Patrícia e sua filha mais velha, Isabel – Foto: Arquivo Pessoal/Patrícia Domingos Guizzo

Constantemente, ela também recorre a videochamadas para conter a saudade. “Mas é muito diferente não estar presente, abraçar, beijar, sentir seu cheiro, porque filho terá sempre o cheirinho de filho. É difícil não correr lágrimas lembrando disso, acredito que todas as mães que têm filhos longe sentem esse aperto no peito”, diz.

De malas para Itália

Patrícia mora há cinco anos na Itália. Ela se mudou para o país com o marido em busca de mais oportunidades e segurança. Desde então, a filha adolescente vive com os avós paternos por quem tem um carinho enorme, segundo a mãe.
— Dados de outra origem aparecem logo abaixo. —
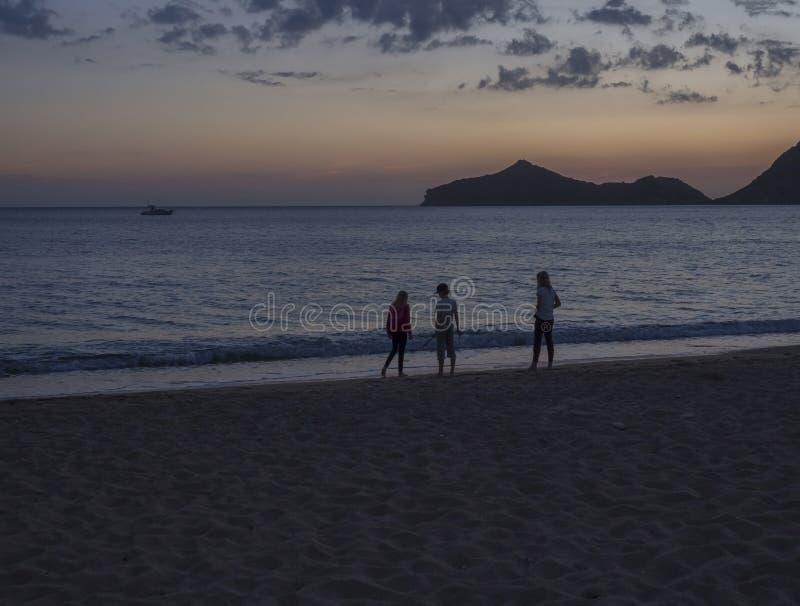 El jugar childern tres en la playa de Agios Georgios Pagon de la orilla de mar en la isla de Corfú, Grecia en la hora azul despué imagen de archivo
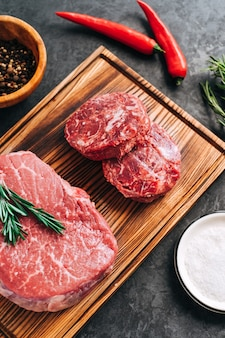 Rauwe biefstuk en gehakte ronde biefstuk voor hamburgers op een houten bord met rozemarijn chili peper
“Amam incondicionalmente. Confio muito neles, porque sempre estiveram ao nosso lado, sei que com eles, ela está bem cuidada, mas mesmo assim o amor de mãe fica gritando dentro do peito, e pedindo a Deus que a cuide e seja meus olhos que não posso estar neste momento por perto”, afirma Patrícia.

Reencontro

A família pretende se reencontrar em breve. “Já temos uma data para estar no nosso querido país. Geralmente, as visitas acontecem uma ou duas vezes por ano. Este ano, ela esteve aqui com os avós me auxiliando a cuidar da agora caçulinha. Sempre foi meu braço direito em todos os aspectos”, conta a mãe.

Patrícia e Isabel – Foto: Patrícia Domingos Guizzo

Síndrome do Ninho Vazio

É comum muitas mães se sentirem angustiadas quando os filhos começam a completar a maioridade, casar, fazer intercâmbio ou até mesmo ir morar sozinho. Algumas delas desenvolvem até a síndrome do ninho vazio.

De acordo com a psicóloga Ana Cláudia Benincá, a síndrome é mais frequente do que se imagina. “O paciente vem, geralmente, com a queixa que está com depressão, mas entendendo de onde vem essa tristeza, esse sintoma, a gente muitas vezes identifica como a síndrome do ninho vazio”, explica.

A profissional revela que a dor sofrida pelas mães pode ser extremamente forte, mas que há caminhos para amenizá-la. “A gente sempre indica para que elas busquem ocupações, pois geralmente são donas de casa, aposentadas. Então, a ideia é que procurem uma distração para não ficar pensando só nisso e sofrendo”, orienta.

Entre as indicações, estão clube de mães, atividades físicas, busca por um hobby e a até própria terapia.

Lado B

A psicóloga conta ainda que durante as sessões de terapia tenta destacar o lado dos filhos na história. “É bom mostrar a importância da independência do filho. Saber que as mães estão em sofrimento também causa dor neles”.

Além disso, Ana Cláudia comenta que, em muitos casos, é preciso desenvolver um sentimento de confianças nas mães. “Tentamos mostrar que ela fez tudo o que podia enquanto mãe na infância e adolescência do filho, tanto em relação à questão financeira, carinho e formação de caráter. Queremos que as mães pensem: ‘Poxa, eu ensinei muita coisa para ele, agora tenho que confiar que vai colocar em prática’”.